» Problem
Render every line of the entries below as a numbered list, leaving out the blank lines.

» Materials provided
..............................

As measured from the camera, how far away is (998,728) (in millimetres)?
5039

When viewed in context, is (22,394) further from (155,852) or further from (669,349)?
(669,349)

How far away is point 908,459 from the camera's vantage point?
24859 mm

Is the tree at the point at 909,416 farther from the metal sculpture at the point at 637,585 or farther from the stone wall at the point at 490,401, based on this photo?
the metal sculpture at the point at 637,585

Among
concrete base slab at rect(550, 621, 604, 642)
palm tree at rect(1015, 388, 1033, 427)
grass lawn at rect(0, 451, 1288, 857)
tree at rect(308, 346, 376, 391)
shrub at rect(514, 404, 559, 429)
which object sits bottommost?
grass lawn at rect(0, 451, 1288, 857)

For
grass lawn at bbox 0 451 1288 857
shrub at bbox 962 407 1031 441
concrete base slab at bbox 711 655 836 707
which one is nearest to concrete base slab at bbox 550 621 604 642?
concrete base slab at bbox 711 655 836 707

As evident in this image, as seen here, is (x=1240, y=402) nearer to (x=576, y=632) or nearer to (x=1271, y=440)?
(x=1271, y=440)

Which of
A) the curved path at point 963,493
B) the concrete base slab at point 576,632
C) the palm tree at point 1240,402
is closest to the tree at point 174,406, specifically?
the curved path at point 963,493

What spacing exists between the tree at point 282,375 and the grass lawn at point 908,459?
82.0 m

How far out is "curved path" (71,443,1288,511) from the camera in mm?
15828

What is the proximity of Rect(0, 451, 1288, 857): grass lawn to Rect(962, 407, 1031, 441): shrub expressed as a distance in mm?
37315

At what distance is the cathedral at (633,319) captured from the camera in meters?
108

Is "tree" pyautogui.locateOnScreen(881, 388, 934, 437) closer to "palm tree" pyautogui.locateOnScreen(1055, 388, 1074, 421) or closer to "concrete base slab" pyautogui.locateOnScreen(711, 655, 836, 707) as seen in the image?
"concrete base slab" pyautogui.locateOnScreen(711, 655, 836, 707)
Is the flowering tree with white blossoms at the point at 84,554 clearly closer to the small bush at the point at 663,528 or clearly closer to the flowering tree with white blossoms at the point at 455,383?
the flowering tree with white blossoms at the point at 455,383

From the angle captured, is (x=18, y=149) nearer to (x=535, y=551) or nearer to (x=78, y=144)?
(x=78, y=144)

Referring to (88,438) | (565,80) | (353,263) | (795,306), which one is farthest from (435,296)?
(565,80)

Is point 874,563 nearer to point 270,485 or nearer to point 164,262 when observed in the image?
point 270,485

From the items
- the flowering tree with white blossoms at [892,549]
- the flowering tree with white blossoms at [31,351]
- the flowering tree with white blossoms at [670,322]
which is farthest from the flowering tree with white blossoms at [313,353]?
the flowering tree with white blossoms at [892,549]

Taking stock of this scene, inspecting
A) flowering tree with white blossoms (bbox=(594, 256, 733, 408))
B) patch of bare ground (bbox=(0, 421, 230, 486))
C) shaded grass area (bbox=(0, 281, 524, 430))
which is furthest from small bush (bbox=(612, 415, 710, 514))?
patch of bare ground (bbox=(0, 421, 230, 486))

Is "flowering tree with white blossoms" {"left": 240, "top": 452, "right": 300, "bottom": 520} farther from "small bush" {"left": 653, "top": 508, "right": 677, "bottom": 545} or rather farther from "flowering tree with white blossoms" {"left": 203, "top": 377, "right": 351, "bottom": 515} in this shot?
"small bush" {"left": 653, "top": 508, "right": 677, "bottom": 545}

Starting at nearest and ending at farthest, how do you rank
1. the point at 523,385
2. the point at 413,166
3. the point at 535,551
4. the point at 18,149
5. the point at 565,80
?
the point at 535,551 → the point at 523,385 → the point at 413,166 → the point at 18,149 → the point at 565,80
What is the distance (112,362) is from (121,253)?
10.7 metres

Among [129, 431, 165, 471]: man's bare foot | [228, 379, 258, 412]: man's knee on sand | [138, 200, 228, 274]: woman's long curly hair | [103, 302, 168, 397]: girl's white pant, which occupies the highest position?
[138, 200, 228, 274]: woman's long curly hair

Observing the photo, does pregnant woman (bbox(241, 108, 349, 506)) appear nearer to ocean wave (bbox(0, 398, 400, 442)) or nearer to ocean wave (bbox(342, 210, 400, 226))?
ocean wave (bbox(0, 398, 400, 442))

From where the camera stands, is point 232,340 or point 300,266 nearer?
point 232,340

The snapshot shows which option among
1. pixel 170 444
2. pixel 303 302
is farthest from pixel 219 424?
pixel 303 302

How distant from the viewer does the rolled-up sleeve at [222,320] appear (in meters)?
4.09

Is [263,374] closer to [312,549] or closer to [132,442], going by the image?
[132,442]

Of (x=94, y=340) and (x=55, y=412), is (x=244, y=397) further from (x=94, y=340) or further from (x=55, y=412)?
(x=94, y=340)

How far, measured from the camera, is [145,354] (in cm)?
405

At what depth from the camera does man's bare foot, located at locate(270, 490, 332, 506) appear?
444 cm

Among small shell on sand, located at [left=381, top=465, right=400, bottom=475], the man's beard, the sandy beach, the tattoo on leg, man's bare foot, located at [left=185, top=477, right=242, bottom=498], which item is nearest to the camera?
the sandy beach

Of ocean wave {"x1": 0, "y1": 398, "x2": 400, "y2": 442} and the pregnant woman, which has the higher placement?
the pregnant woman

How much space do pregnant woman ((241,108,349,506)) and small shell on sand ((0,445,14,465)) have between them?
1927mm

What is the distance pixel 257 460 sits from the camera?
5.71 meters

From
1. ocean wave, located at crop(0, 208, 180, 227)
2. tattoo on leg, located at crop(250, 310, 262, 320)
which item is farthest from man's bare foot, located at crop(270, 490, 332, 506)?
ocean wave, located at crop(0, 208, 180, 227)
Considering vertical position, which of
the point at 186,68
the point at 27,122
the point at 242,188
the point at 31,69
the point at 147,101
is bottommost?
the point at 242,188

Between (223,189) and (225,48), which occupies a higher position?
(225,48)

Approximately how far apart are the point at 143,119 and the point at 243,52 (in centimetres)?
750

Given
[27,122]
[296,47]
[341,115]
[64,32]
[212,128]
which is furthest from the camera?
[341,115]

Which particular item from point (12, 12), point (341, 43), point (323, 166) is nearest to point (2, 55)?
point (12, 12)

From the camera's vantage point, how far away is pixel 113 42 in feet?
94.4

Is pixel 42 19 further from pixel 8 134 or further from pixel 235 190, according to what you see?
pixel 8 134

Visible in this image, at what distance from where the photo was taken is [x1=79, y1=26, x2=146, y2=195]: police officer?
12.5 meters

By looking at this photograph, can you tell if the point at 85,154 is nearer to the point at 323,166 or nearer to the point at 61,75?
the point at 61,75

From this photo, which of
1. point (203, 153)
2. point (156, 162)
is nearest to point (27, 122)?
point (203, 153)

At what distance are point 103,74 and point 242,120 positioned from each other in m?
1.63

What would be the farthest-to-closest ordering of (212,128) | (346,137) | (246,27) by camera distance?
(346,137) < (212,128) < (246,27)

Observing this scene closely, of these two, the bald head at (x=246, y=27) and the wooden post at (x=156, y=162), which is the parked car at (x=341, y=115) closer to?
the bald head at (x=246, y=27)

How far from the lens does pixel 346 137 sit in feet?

..............................

» Result of the exercise
1. As measured from the camera, how far away is (998,728) (in millimetres)?
2. 5039
3. When viewed in context, is (22,394) further from (155,852) or further from (669,349)?
4. (669,349)
5. How far away is point 908,459 from the camera's vantage point?
6. 24859 mm
7. Is the tree at the point at 909,416 farther from the metal sculpture at the point at 637,585 or farther from the stone wall at the point at 490,401, based on this photo?
8. the metal sculpture at the point at 637,585
9. Among
10. concrete base slab at rect(550, 621, 604, 642)
11. palm tree at rect(1015, 388, 1033, 427)
12. grass lawn at rect(0, 451, 1288, 857)
13. tree at rect(308, 346, 376, 391)
14. shrub at rect(514, 404, 559, 429)
15. which object sits bottommost?
16. grass lawn at rect(0, 451, 1288, 857)
17. For
18. grass lawn at bbox 0 451 1288 857
19. shrub at bbox 962 407 1031 441
20. concrete base slab at bbox 711 655 836 707
21. which one is nearest to concrete base slab at bbox 550 621 604 642?
22. concrete base slab at bbox 711 655 836 707
23. As evident in this image, as seen here, is (x=1240, y=402) nearer to (x=576, y=632) or nearer to (x=1271, y=440)?
24. (x=1271, y=440)
25. Which of
26. A) the curved path at point 963,493
27. B) the concrete base slab at point 576,632
28. C) the palm tree at point 1240,402
29. is closest to the tree at point 174,406, specifically?
30. the curved path at point 963,493
31. What spacing exists between the tree at point 282,375 and the grass lawn at point 908,459?
32. 82.0 m
33. How far out is "curved path" (71,443,1288,511) from the camera in mm?
34. 15828
35. What is the proximity of Rect(0, 451, 1288, 857): grass lawn to Rect(962, 407, 1031, 441): shrub expressed as a distance in mm?
36. 37315
37. At what distance is the cathedral at (633,319) captured from the camera in meters?
38. 108
39. Is "tree" pyautogui.locateOnScreen(881, 388, 934, 437) closer to "palm tree" pyautogui.locateOnScreen(1055, 388, 1074, 421) or closer to "concrete base slab" pyautogui.locateOnScreen(711, 655, 836, 707) as seen in the image?
40. "concrete base slab" pyautogui.locateOnScreen(711, 655, 836, 707)
41. Is the flowering tree with white blossoms at the point at 84,554 clearly closer to the small bush at the point at 663,528 or clearly closer to the flowering tree with white blossoms at the point at 455,383?
42. the flowering tree with white blossoms at the point at 455,383
43. From the angle captured, is (x=18, y=149) nearer to (x=535, y=551) or nearer to (x=78, y=144)?
44. (x=78, y=144)
45. Referring to (88,438) | (565,80) | (353,263) | (795,306), which one is farthest from (435,296)?
46. (565,80)
47. Is point 874,563 nearer to point 270,485 or nearer to point 164,262 when observed in the image?
48. point 270,485
49. From the items
50. - the flowering tree with white blossoms at [892,549]
51. - the flowering tree with white blossoms at [31,351]
52. - the flowering tree with white blossoms at [670,322]
53. which is farthest from the flowering tree with white blossoms at [313,353]?
54. the flowering tree with white blossoms at [892,549]
55. Taking stock of this scene, inspecting
56. A) flowering tree with white blossoms (bbox=(594, 256, 733, 408))
57. B) patch of bare ground (bbox=(0, 421, 230, 486))
58. C) shaded grass area (bbox=(0, 281, 524, 430))
59. which is furthest from small bush (bbox=(612, 415, 710, 514))?
60. patch of bare ground (bbox=(0, 421, 230, 486))
61. Is "flowering tree with white blossoms" {"left": 240, "top": 452, "right": 300, "bottom": 520} farther from "small bush" {"left": 653, "top": 508, "right": 677, "bottom": 545} or rather farther from "flowering tree with white blossoms" {"left": 203, "top": 377, "right": 351, "bottom": 515} in this shot?
62. "small bush" {"left": 653, "top": 508, "right": 677, "bottom": 545}
63. Starting at nearest and ending at farthest, how do you rank
64. 1. the point at 523,385
65. 2. the point at 413,166
66. 3. the point at 535,551
67. 4. the point at 18,149
68. 5. the point at 565,80
69. ?
70. the point at 535,551 → the point at 523,385 → the point at 413,166 → the point at 18,149 → the point at 565,80
71. What is the distance (112,362) is from (121,253)?
72. 10.7 metres
73. Among [129, 431, 165, 471]: man's bare foot | [228, 379, 258, 412]: man's knee on sand | [138, 200, 228, 274]: woman's long curly hair | [103, 302, 168, 397]: girl's white pant, which occupies the highest position?
74. [138, 200, 228, 274]: woman's long curly hair
75. Observing the photo, does pregnant woman (bbox(241, 108, 349, 506)) appear nearer to ocean wave (bbox(0, 398, 400, 442)) or nearer to ocean wave (bbox(342, 210, 400, 226))?
76. ocean wave (bbox(0, 398, 400, 442))
77. From where the camera stands, is point 232,340 or point 300,266 nearer?
78. point 232,340
79. The snapshot shows which option among
80. 1. pixel 170 444
81. 2. pixel 303 302
82. is farthest from pixel 219 424?
83. pixel 303 302
84. How distant from the viewer does the rolled-up sleeve at [222,320] appear (in meters)?
85. 4.09
86. Is [263,374] closer to [312,549] or closer to [132,442], going by the image?
87. [132,442]
88. Of (x=94, y=340) and (x=55, y=412), is (x=244, y=397) further from (x=94, y=340) or further from (x=55, y=412)?
89. (x=94, y=340)
90. How far, measured from the camera, is [145,354] (in cm)?
91. 405
92. At what depth from the camera does man's bare foot, located at locate(270, 490, 332, 506) appear?
93. 444 cm
94. Among small shell on sand, located at [left=381, top=465, right=400, bottom=475], the man's beard, the sandy beach, the tattoo on leg, man's bare foot, located at [left=185, top=477, right=242, bottom=498], which item is nearest to the camera?
95. the sandy beach
96. Of ocean wave {"x1": 0, "y1": 398, "x2": 400, "y2": 442} and the pregnant woman, which has the higher placement?
97. the pregnant woman
98. How much space do pregnant woman ((241,108,349,506)) and small shell on sand ((0,445,14,465)) have between them?
99. 1927mm
100. What is the distance pixel 257 460 sits from the camera?
101. 5.71 meters
102. From
103. 1. ocean wave, located at crop(0, 208, 180, 227)
104. 2. tattoo on leg, located at crop(250, 310, 262, 320)
105. which item is farthest from man's bare foot, located at crop(270, 490, 332, 506)?
106. ocean wave, located at crop(0, 208, 180, 227)
107. Considering vertical position, which of
108. the point at 186,68
109. the point at 27,122
110. the point at 242,188
111. the point at 31,69
112. the point at 147,101
113. is bottommost?
114. the point at 242,188
115. Between (223,189) and (225,48), which occupies a higher position?
116. (225,48)
117. Approximately how far apart are the point at 143,119 and the point at 243,52 (in centimetres)?
118. 750
119. Given
120. [27,122]
121. [296,47]
122. [341,115]
123. [64,32]
124. [212,128]
125. which is furthest from the camera?
126. [341,115]
127. Which particular item from point (12, 12), point (341, 43), point (323, 166) is nearest to point (2, 55)?
128. point (12, 12)
129. From the camera's vantage point, how far away is pixel 113 42 in feet?
130. 94.4
131. Is pixel 42 19 further from pixel 8 134 or further from pixel 235 190, according to what you see?
132. pixel 8 134
133. Visible in this image, at what distance from where the photo was taken is [x1=79, y1=26, x2=146, y2=195]: police officer?
134. 12.5 meters
135. By looking at this photograph, can you tell if the point at 85,154 is nearer to the point at 323,166 or nearer to the point at 61,75?
136. the point at 61,75
137. From this photo, which of
138. 1. point (203, 153)
139. 2. point (156, 162)
140. is nearest to point (27, 122)?
141. point (203, 153)
142. At what distance are point 103,74 and point 242,120 positioned from each other in m?
143. 1.63
144. What would be the farthest-to-closest ordering of (212,128) | (346,137) | (246,27) by camera distance?
145. (346,137) < (212,128) < (246,27)
146. Observing this scene closely, of these two, the bald head at (x=246, y=27) and the wooden post at (x=156, y=162), which is the parked car at (x=341, y=115) closer to?
147. the bald head at (x=246, y=27)
148. How far from the lens does pixel 346 137 sit in feet?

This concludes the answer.